To accurately assess the efficacy of long-term treatment, short-term risk factors for necroinflammation must be assessed. Although further research is needed for patients with MASH and prediabetes, recent evidence supports the efficacy of pioglitazone monotherapy and its benefit in improving liver fibrosis in combination therapy for MASH.
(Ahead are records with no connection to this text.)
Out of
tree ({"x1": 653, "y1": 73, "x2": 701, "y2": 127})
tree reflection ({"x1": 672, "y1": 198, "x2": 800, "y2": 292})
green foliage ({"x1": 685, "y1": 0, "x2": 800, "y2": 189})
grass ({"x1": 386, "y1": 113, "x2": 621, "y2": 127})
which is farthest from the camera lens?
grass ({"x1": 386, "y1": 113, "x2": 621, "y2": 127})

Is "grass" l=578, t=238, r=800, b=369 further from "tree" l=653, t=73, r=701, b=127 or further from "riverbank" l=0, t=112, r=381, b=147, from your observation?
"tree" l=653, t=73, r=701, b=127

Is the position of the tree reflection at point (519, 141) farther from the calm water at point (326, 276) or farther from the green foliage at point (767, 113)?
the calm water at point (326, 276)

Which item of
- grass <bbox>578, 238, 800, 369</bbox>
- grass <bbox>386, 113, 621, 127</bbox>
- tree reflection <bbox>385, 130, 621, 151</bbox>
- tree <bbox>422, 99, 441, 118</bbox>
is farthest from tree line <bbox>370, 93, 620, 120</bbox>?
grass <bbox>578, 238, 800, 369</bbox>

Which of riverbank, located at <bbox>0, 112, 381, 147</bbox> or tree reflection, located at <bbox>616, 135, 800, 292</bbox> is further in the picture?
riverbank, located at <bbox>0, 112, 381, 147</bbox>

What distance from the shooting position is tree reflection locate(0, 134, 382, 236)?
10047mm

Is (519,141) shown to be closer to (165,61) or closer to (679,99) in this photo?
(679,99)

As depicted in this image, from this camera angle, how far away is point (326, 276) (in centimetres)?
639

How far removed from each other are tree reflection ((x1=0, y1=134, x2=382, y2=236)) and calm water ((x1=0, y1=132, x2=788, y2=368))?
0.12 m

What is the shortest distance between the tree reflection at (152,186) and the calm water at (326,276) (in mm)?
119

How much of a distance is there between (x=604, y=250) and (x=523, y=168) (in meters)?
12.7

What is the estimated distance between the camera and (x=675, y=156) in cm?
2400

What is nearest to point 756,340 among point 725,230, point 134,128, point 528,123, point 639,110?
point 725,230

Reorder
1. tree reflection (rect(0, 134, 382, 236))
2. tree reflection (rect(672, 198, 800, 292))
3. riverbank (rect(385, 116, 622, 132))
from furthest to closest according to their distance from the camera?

The pioglitazone treatment shows the ability to treat steatohepatitis and improve insulin sensitivity while acknowledging its potential use as a secondary treatment for diabetic MASH patients, but also its inability to resolve fibrosis. Resmetirom and GLP-1/GIP receptor agonists are changing treatment options for MASLD by showing better performance than pioglitazone in both safety and effectiveness. Future studies should evaluate the cost-effectiveness of treating patients with oral antidiabetics, specifically those with MASLD and T2DM, keeping in mind that cost-effectiveness models vary greatly depending on the national context. The cost of new drugs offers clinical benefits and fewer adverse effects, but in some cases, they are “out of range” for low-income countries. As rates of MASLD continue to increase globally, particularly in low- and middle-income countries due to rising obesity and T2DM, pioglitazone may represent a viable option where access to newer, more expensive medications is limited.